[[ Data, beginning ]]

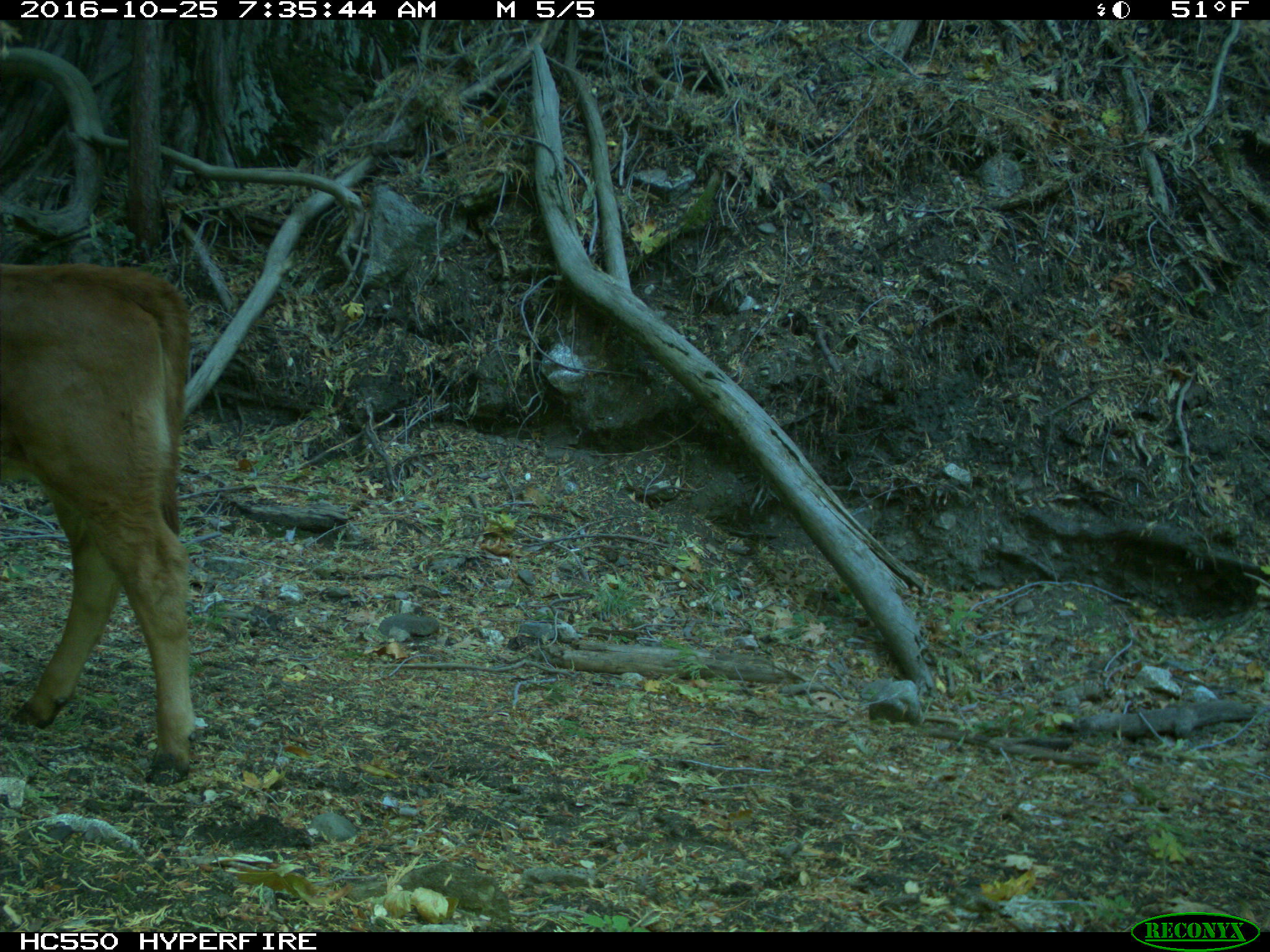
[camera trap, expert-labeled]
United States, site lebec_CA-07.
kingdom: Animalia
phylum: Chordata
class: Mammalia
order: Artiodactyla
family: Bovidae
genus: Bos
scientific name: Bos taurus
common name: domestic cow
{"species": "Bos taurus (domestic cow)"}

[[ Data, end ]]

▶ **Directions**
Without copying any picture, repeat the full listing above word for word.

▶ **Task solution**
[camera trap, expert-labeled]
United States, site lebec_CA-07.
kingdom: Animalia
phylum: Chordata
class: Mammalia
order: Artiodactyla
family: Bovidae
genus: Bos
scientific name: Bos taurus
common name: domestic cow
{"species": "Bos taurus (domestic cow)"}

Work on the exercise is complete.